--- Assigned task ---
Could you output exactly the lines from the one containing "order: Squamata" through the end of the records below, and nothing more?
*** Opening of Material to process ***
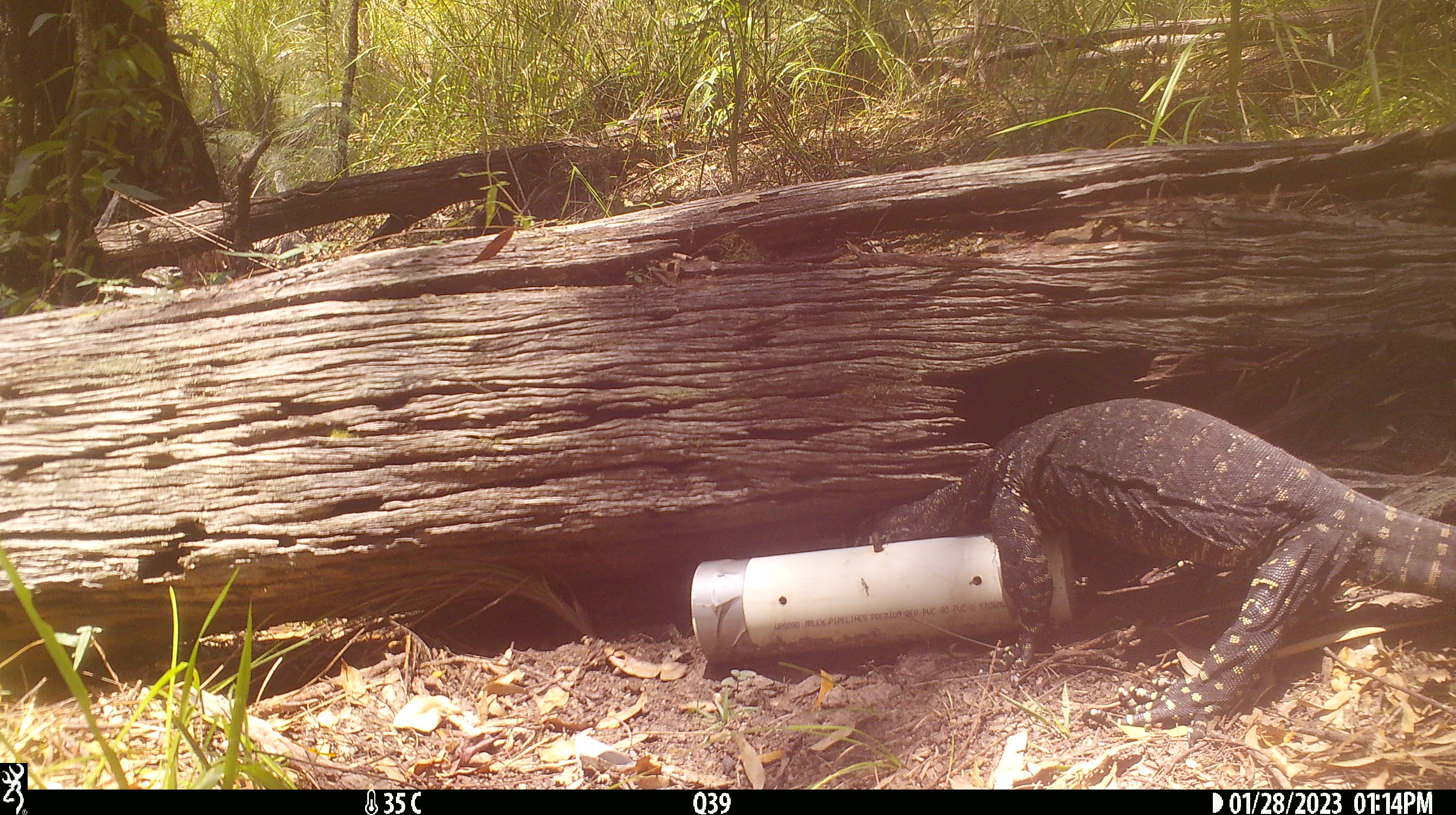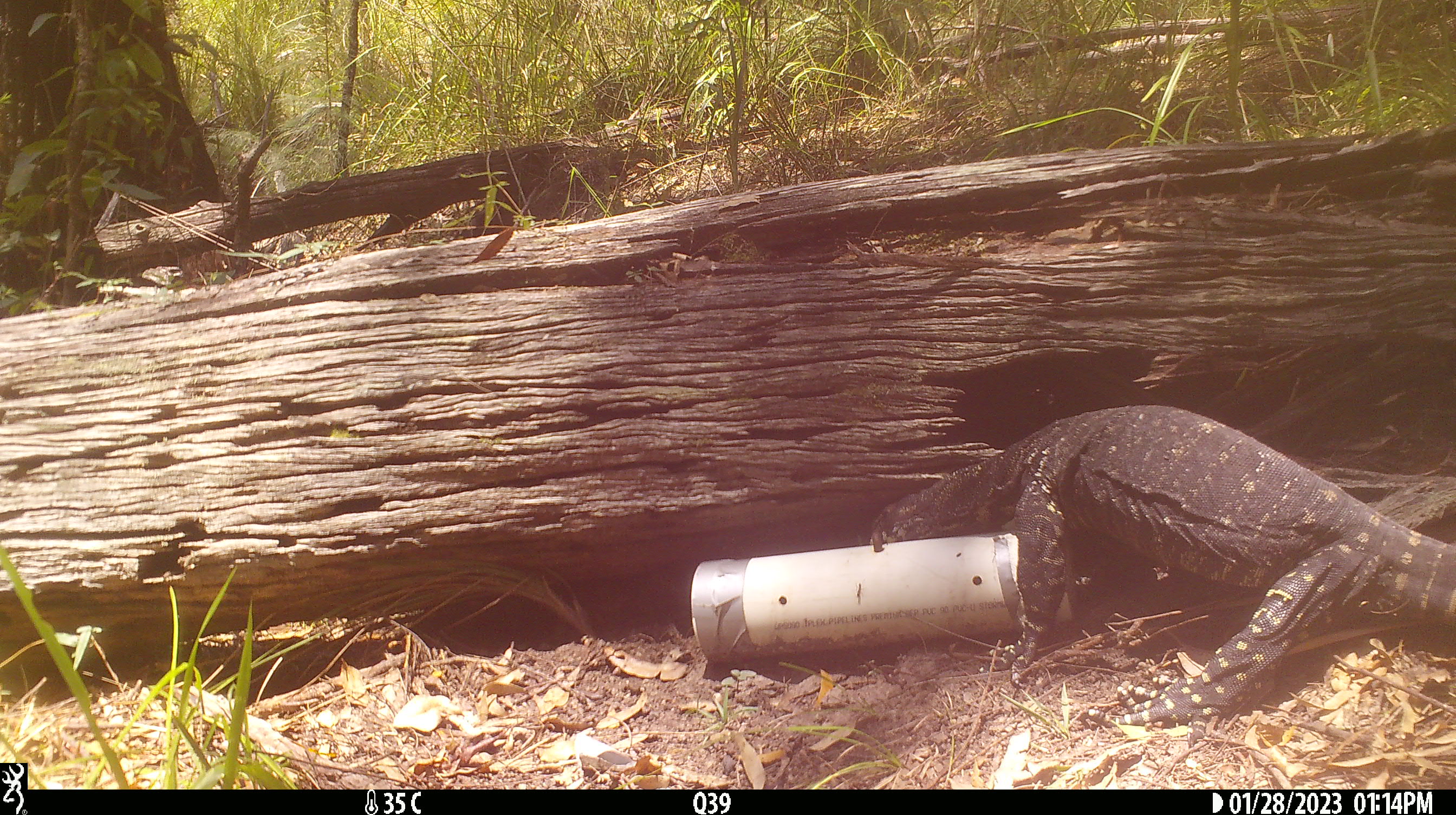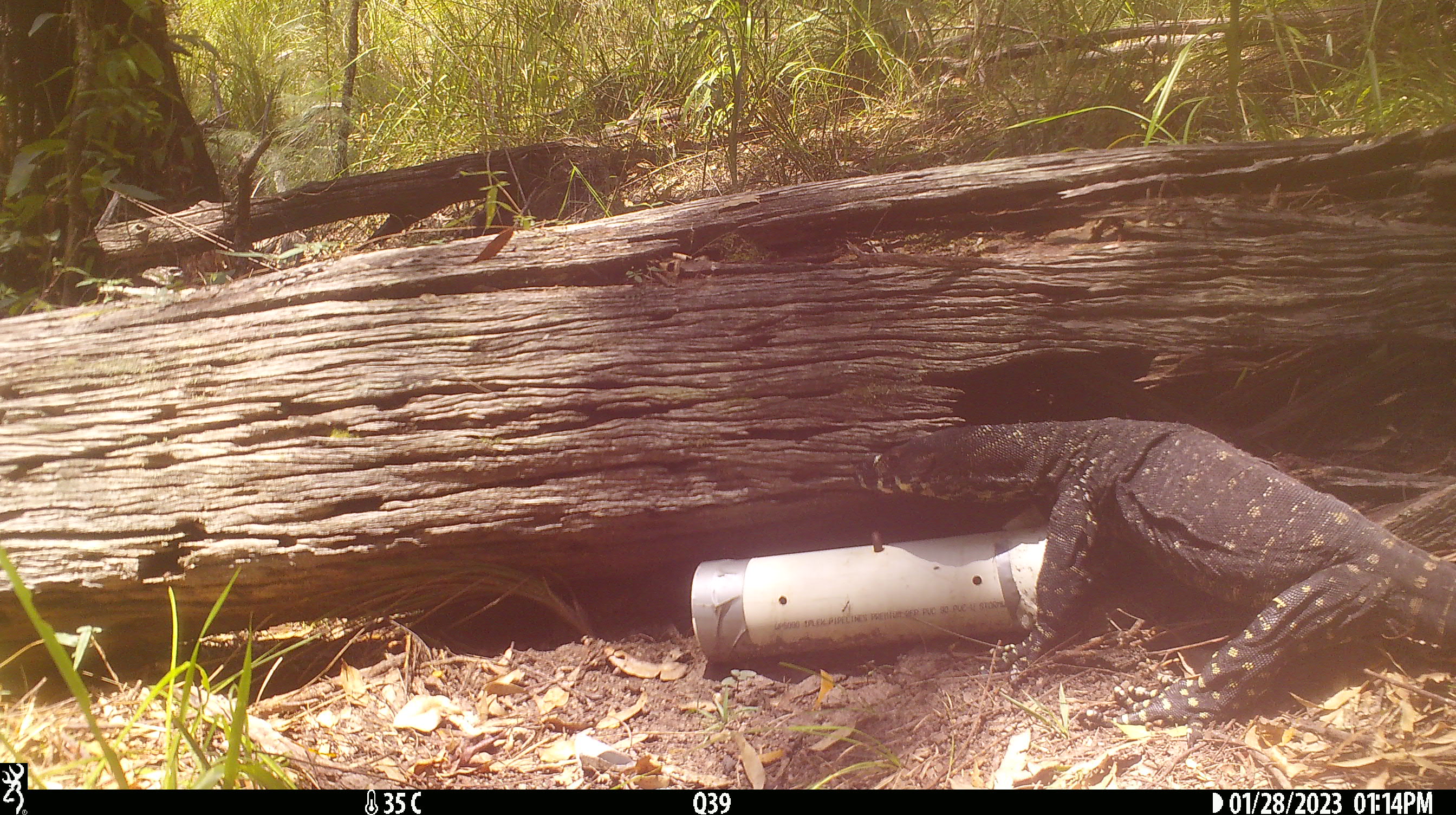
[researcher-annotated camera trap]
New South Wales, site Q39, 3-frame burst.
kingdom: Animalia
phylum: Chordata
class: Reptilia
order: Squamata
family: Varanidae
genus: Varanus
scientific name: Varanus varius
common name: lace monitor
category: goanna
*** Close of Material to process ***
--- Reply to the task ---
order: Squamata
family: Varanidae
genus: Varanus
scientific name: Varanus varius
common name: lace monitor
category: goanna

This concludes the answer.